▶ Problem statement:
Identify every line below that contains the word "furthest" and copy each one in full. Case counts.

▶ Excerpted data:
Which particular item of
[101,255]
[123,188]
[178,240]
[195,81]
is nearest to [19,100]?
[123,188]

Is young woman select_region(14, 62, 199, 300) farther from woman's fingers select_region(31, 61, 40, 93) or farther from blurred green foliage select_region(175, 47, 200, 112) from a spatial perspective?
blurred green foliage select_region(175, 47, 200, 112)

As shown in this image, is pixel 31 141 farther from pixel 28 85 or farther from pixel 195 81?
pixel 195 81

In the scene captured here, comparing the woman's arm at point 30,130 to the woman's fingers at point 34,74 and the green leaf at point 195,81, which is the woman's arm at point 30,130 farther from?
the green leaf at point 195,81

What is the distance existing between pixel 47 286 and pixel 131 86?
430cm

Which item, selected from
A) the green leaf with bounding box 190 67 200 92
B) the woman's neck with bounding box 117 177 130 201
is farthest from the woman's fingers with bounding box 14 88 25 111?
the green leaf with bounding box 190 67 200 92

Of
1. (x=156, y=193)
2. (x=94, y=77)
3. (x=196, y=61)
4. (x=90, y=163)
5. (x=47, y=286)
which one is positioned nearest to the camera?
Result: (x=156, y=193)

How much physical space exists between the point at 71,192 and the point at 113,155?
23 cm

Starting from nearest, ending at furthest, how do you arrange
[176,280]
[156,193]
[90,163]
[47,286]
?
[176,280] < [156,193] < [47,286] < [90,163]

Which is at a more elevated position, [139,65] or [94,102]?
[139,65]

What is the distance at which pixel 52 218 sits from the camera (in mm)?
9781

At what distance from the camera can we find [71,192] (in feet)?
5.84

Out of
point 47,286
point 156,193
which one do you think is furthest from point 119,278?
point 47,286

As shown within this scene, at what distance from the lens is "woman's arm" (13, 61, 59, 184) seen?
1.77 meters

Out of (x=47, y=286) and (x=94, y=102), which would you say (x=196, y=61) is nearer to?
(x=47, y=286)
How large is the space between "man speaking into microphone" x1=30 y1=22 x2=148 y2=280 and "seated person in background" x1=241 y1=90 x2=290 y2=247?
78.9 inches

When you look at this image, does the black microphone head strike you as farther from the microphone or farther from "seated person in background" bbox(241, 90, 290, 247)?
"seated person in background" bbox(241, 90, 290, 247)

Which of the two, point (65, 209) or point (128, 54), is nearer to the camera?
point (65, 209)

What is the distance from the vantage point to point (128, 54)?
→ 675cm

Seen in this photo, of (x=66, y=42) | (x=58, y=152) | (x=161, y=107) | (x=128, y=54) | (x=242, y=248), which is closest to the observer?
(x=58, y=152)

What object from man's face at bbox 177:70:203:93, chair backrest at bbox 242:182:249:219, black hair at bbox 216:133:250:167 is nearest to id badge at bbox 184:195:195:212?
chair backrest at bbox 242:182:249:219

--

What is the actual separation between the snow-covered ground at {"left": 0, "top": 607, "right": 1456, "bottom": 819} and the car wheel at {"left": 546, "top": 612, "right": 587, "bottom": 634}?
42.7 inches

▶ Result:
Starting from nearest, ending at furthest, how do you arrange
which one do you think is furthest from point 119,278?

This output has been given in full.